_Work required_: Which of the lines in the listing that follows hold "States"? Pull each one out.

_Exercise materials_:

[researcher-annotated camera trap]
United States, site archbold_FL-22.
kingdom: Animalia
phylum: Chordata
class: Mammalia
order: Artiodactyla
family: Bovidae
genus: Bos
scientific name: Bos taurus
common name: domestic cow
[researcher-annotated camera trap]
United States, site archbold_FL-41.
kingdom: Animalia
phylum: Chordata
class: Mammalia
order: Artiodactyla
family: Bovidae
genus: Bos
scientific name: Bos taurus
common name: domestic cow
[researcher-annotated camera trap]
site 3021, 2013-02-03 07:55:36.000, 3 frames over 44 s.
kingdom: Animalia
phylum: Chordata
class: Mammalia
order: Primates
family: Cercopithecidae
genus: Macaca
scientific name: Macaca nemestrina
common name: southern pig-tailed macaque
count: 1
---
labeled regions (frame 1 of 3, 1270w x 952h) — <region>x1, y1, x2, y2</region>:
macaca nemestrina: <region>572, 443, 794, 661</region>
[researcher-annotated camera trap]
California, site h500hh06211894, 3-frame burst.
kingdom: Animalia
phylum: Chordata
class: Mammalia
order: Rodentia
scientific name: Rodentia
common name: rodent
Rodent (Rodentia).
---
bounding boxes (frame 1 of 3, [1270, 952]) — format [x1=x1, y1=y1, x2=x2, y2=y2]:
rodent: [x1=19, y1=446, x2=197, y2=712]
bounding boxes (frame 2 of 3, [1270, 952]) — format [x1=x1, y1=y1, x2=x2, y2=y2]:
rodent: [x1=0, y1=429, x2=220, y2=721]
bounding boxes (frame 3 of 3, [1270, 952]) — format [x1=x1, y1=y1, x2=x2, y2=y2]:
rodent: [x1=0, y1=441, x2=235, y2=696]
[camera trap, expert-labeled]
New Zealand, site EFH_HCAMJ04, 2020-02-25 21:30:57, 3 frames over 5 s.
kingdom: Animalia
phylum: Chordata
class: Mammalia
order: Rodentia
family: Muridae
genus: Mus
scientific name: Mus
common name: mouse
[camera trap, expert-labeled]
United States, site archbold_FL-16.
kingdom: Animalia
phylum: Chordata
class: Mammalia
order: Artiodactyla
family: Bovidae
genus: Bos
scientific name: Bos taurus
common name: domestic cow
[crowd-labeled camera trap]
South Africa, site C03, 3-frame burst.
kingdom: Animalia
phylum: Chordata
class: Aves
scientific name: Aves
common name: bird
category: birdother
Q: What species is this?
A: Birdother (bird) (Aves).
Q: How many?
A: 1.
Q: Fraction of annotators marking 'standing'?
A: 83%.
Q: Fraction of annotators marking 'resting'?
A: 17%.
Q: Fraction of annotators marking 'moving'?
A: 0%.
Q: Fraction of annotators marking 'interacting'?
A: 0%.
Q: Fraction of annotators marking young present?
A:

_Problem solution_:
United States, site archbold_FL-22.
United States, site archbold_FL-41.
United States, site archbold_FL-16.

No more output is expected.